Natural History Museum exhibition to show spooky sea creatures that never see the light of day

BBC NHU
BBC NHU

Alien-like creatures from the darkest depths of the oceans will be brought into daylight by experts at the Natural History Museum.

The aquatic beasts, usually only seen in wildlife documentaries such as Blue Planet, will go on show in a new exhibition next month.

More than 100 creatures including a blind cave fish that navigates without eyes, moths that scare away attackers by screaming and a vampire squid that can turn itself inside out to dodge predators, will all go on show.

Visitors to the immersive exhibition will be able to step into the shadowy world through bat-filled caves down to the darkest reaches of the sea where these unique creatures have adapted to their pitch-black surroundings.

Clare Matterson, the museum’s director of engagement, said it would bring “the astounding diversity of the natural world to life”. She added: “This is a thrilling exhibition that transports visitors to the other-worldly realms of the deep sea and caves, and challenges what we think we know about the creatures that inhabit the night.”

Senior Curator of Fish at the Natural History Museum James Maclaine with some of the recently donated deep sea specimens. (Matt Writtle)
Senior Curator of Fish at the Natural History Museum James Maclaine with some of the recently donated deep sea specimens. (Matt Writtle)

The show is the latest part of the museum’s drive to focus on the conservation of living species rather than the preservation of the extinct, which saw its famous 85ft-long diplodocus cast Dippy replaced with the skeleton of a blue whale in the main exhibition space.

Behind the scenes, it has also welcomed a haul of more than 500 fantastical creatures from the South Atlantic Ocean as part of its ongoing programme of research.

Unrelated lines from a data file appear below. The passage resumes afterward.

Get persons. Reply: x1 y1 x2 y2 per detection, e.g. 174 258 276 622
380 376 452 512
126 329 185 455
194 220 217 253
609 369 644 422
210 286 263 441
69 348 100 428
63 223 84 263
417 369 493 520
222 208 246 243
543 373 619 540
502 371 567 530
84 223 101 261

Senior curator of fish James Maclaine, among the team tasked with sorting through the new additions trawled from waters around the island of Tristan da Cunha, said: “There are about 200-odd fishes, a whole load of shrimps, crustaceans and a whole load of molluscs as well.

“They’ve ended up with us because this is the place t deposit specimens if you want them to be available to the scientific community, the first place a lot of scientists are going to come to look at specimens is us.”

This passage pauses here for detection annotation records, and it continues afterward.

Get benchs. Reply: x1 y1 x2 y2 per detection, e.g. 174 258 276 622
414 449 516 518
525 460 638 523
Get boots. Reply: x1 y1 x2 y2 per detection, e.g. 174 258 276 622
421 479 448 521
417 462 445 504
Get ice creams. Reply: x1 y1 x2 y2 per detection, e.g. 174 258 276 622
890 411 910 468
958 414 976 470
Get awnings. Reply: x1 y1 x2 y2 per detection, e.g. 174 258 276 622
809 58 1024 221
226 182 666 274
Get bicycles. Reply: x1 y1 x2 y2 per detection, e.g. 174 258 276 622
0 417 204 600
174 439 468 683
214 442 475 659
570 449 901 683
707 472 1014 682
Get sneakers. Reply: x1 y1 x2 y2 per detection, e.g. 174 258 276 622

The Foreign Office-funded research trip used specialised scientific nets to fish below what experts call “the twilight zone”, where animals spend their entire lives in almost total darkness.

The haul includes a previously-unknown species of octopus as well as “eight or nine specimens” of Angler Fish which may include another unknown species.

The gruesome-looking creatures emit light from a growth on their heads to catch their prey.

Life in the Dark, which is free for children aged 16 and under, runs from July 13 to January 6.